Come già detto, l’operazione di washing sposta il giudizio sociale per una apparente “salvezza della propria coscienza”, quando in realtà si vuole solo mascherare la verità. Nel mondo dell’arte il confine e le considerazioni si fanno più labili: potremmo assimilare l’art-washing al mecenatismo – forse la più antica forma di “lavaggio reputazionale”, oppure rimanere a fissare il problema chiedendoci “quanto è lecito che un’azienda sfrutti l’arte per salvificare il proprio operato?”. 

Ciò non toglie che spesso aziende particolarmente lontane dal mondo artistico tentino di farlo proprio per mascherare azioni meschine. Oltre a questa distinzione dettata dalle manovre economiche, il mondo dell’arte e soprattutto del cinema è stato spesso scosso da tematiche di blackwashing e whitewashing, non tanto nella centralità dei profitti quanto nella manovre culturali per legittimare o meno la presenza di attori neri o bianchi in pellicole hollywoodiane, laddove questo fosse ritenuto superfluo, non attinente alla realtà, o addirittura forzato.

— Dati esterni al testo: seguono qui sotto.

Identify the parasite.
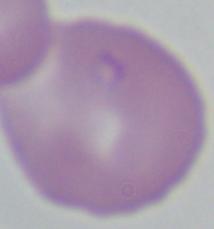

This is Babesia.

modality = micrograph
magnification = 1000x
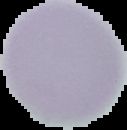
{
  "malaria_status": "uninfected",
  "image_size": "127×130 pixels",
  "preparation": "thin blood smear",
  "image_type": "cell region segmented out of the field of view; surrounding area masked to black"
}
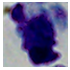 A leukocyte is seen. Photomicrograph. Captured at 1000x magnification.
Report the malaria status of this cell.
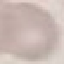

It is uninfected.

stain = Giemsa
image type = automatically extracted cell patch, resized to 64 × 64 pixels
capture = smartphone camera at the microscope eyepiece
preparation = thin blood film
Identify the parasite.
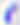
Toxoplasma gondii.

Summary:
  - Magnification: 400x
  - Modality: micrograph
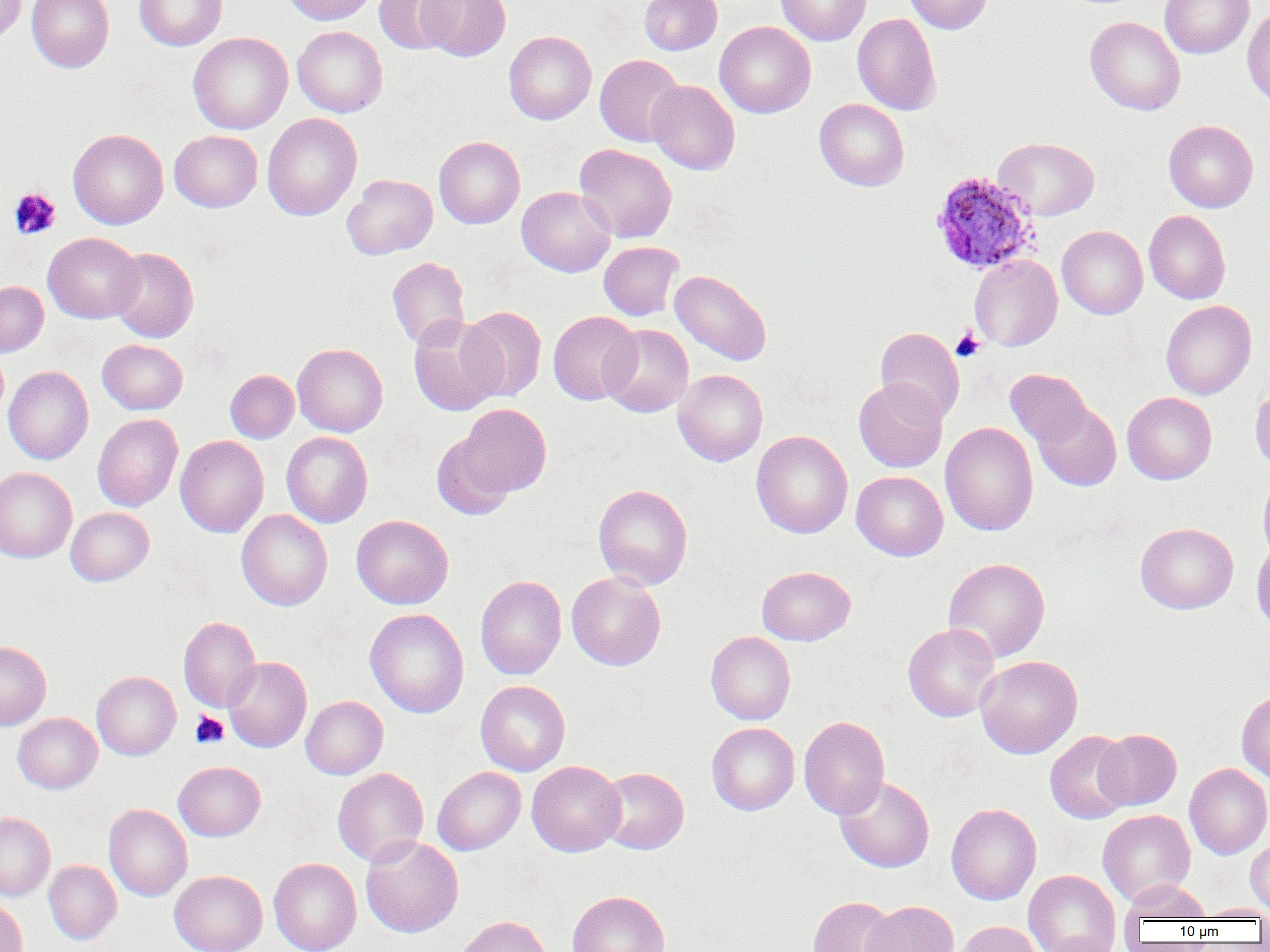
slide_level_diagnosis: Plasmodium ovale
field_of_view: one of a larger specimen
plasmodium_ovale_infected_red_blood_cell_locations: 'approximate bounding boxes as named x1/y1/x2/y2 corners in pixels: (x1=930, y1=169, x2=1040, y2=275)'
image_size: 1270×952 pixels
platelet_locations: 'approximate bounding boxes as named x1/y1/x2/y2 corners in pixels: (x1=8, y1=187, x2=61, y2=240), (x1=951, y1=328, x2=985, y2=362), (x1=190, y1=711, x2=229, y2=749)'
uninfected_red_blood_cell_locations: 'approximate bounding boxes as named x1/y1/x2/y2 corners in pixels: (x1=0, y1=0, x2=26, y2=45), (x1=27, y1=0, x2=114, y2=72), (x1=134, y1=0, x2=227, y2=50), (x1=283, y1=0, x2=378, y2=26), (x1=374, y1=0, x2=459, y2=54), (x1=417, y1=0, x2=511, y2=61), (x1=639, y1=0, x2=721, y2=55), (x1=775, y1=0, x2=871, y2=46), (x1=903, y1=0, x2=993, y2=33), (x1=1160, y1=0, x2=1254, y2=58), (x1=1242, y1=6, x2=1270, y2=109), (x1=852, y1=13, x2=942, y2=115), (x1=1085, y1=16, x2=1185, y2=115), (x1=714, y1=21, x2=816, y2=118), (x1=292, y1=25, x2=388, y2=117), (x1=504, y1=31, x2=596, y2=124), (x1=188, y1=32, x2=292, y2=134), (x1=595, y1=54, x2=685, y2=147), (x1=647, y1=80, x2=740, y2=175), (x1=814, y1=99, x2=909, y2=191), (x1=262, y1=113, x2=362, y2=220), (x1=1163, y1=120, x2=1258, y2=212), (x1=68, y1=129, x2=168, y2=229), (x1=169, y1=130, x2=262, y2=212), (x1=434, y1=136, x2=525, y2=228), (x1=994, y1=137, x2=1100, y2=220), (x1=574, y1=144, x2=677, y2=243), (x1=342, y1=174, x2=437, y2=259), (x1=517, y1=186, x2=615, y2=277), (x1=1143, y1=210, x2=1231, y2=304), (x1=1057, y1=225, x2=1148, y2=319), (x1=43, y1=232, x2=142, y2=323), (x1=599, y1=241, x2=684, y2=320), (x1=107, y1=247, x2=198, y2=342), (x1=969, y1=254, x2=1062, y2=351), (x1=387, y1=256, x2=470, y2=350), (x1=670, y1=270, x2=772, y2=366), (x1=0, y1=281, x2=48, y2=357), (x1=1160, y1=300, x2=1257, y2=400), (x1=459, y1=306, x2=547, y2=402), (x1=548, y1=311, x2=641, y2=405), (x1=408, y1=315, x2=505, y2=416), (x1=600, y1=324, x2=693, y2=417), (x1=875, y1=326, x2=964, y2=424), (x1=98, y1=339, x2=187, y2=414), (x1=292, y1=343, x2=388, y2=436), (x1=0, y1=345, x2=8, y2=425), (x1=3, y1=366, x2=93, y2=464), (x1=1005, y1=369, x2=1093, y2=449), (x1=225, y1=370, x2=299, y2=442), (x1=672, y1=370, x2=768, y2=466), (x1=854, y1=378, x2=948, y2=472), (x1=1250, y1=382, x2=1270, y2=473), (x1=1122, y1=392, x2=1217, y2=484), (x1=1032, y1=399, x2=1121, y2=491), (x1=457, y1=404, x2=551, y2=497), (x1=93, y1=414, x2=183, y2=511), (x1=940, y1=422, x2=1038, y2=536), (x1=751, y1=430, x2=853, y2=538), (x1=282, y1=431, x2=373, y2=528), (x1=432, y1=432, x2=517, y2=520), (x1=175, y1=435, x2=268, y2=537), (x1=0, y1=467, x2=77, y2=563), (x1=851, y1=471, x2=948, y2=561), (x1=1258, y1=474, x2=1270, y2=563), (x1=593, y1=483, x2=693, y2=590), (x1=66, y1=507, x2=154, y2=586), (x1=236, y1=509, x2=332, y2=611), (x1=351, y1=515, x2=453, y2=609), (x1=1135, y1=522, x2=1238, y2=614), (x1=1251, y1=541, x2=1270, y2=634), (x1=943, y1=557, x2=1050, y2=663), (x1=757, y1=566, x2=855, y2=646), (x1=566, y1=571, x2=666, y2=670), (x1=475, y1=575, x2=566, y2=679), (x1=365, y1=608, x2=469, y2=718), (x1=179, y1=616, x2=262, y2=712), (x1=903, y1=623, x2=1001, y2=722), (x1=706, y1=631, x2=796, y2=724), (x1=0, y1=641, x2=51, y2=729), (x1=975, y1=655, x2=1083, y2=759), (x1=223, y1=656, x2=312, y2=752), (x1=92, y1=671, x2=181, y2=760), (x1=475, y1=680, x2=570, y2=775), (x1=1236, y1=689, x2=1270, y2=784), (x1=301, y1=696, x2=388, y2=779), (x1=13, y1=713, x2=102, y2=793), (x1=798, y1=716, x2=890, y2=819), (x1=707, y1=722, x2=799, y2=815), (x1=1093, y1=729, x2=1181, y2=810), (x1=1045, y1=731, x2=1133, y2=824), (x1=526, y1=760, x2=625, y2=856), (x1=173, y1=761, x2=265, y2=841), (x1=1184, y1=763, x2=1270, y2=859), (x1=432, y1=766, x2=526, y2=855), (x1=332, y1=767, x2=429, y2=866), (x1=596, y1=767, x2=689, y2=854), (x1=835, y1=776, x2=934, y2=872), (x1=946, y1=803, x2=1042, y2=905), (x1=104, y1=804, x2=192, y2=901), (x1=1097, y1=809, x2=1195, y2=905), (x1=0, y1=812, x2=55, y2=901), (x1=360, y1=835, x2=463, y2=937), (x1=1245, y1=838, x2=1270, y2=915), (x1=269, y1=857, x2=361, y2=952), (x1=44, y1=860, x2=121, y2=944), (x1=169, y1=870, x2=267, y2=952), (x1=1024, y1=870, x2=1120, y2=951), (x1=1121, y1=879, x2=1210, y2=924), (x1=567, y1=890, x2=669, y2=952), (x1=0, y1=896, x2=27, y2=952), (x1=808, y1=896, x2=901, y2=952), (x1=861, y1=900, x2=959, y2=952), (x1=1197, y1=903, x2=1270, y2=920), (x1=454, y1=915, x2=552, y2=952), (x1=954, y1=921, x2=1043, y2=952), (x1=1041, y1=933, x2=1122, y2=952)'
preparation: thin blood film
modality: light microscopy
magnification: 1000x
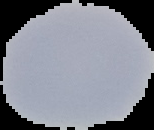
{
  "image_size": "154×130 pixels",
  "preparation": "thin blood smear",
  "image_type": "segmented cell region with the area outside set to black",
  "malaria_status": "uninfected"
}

Tutto (o quasi) passa per il concetto di reputazione – personale, sociale o aziendale – e di come questa viene trasmessa dai media, soprattutto social, dove la gente ha libertà di parola e di schieramento. Social washing è un altro termine-scatolone che va a raggruppare qualsiasi operazione di narrazione mediatica fittizia, perlopiù digitale. Più specifico invece il brand washing, quando il tentativo è volto al riposizionamento di facciata di una azienda, di un’etichetta o di un brand (appunto), che si può tramutare in un ulteriore dividend washing, nel momento in cui va a mascherare i profitti stessi.

L’elenco di “riciclaggi mediatici” potrebbe continuare menzionando il blue washing – quando riguarda l’acqua, i mari e gli oceani – o di peace washing, se come Tony Stark si propugna la pace vendendo la guerra. Sapere dell’esistenza di questa pratica aiuta a saper riconoscere, valutare e scegliere di credere in un particolare volto aziendale o meno. Teniamo però presente questo: è una questione di finalità. Il washing dimostra come i valori morali non si possano ridurre all’economia, e conseguentemente quanto l’economia possa essere rovinata una volta scoperto l’inganno dall’etica giusta. Una parziale consolazione e un indicatore importante di dove debbano stare le nostre coscienze; talvolta, sono proprio le sfumature a fare la differenza.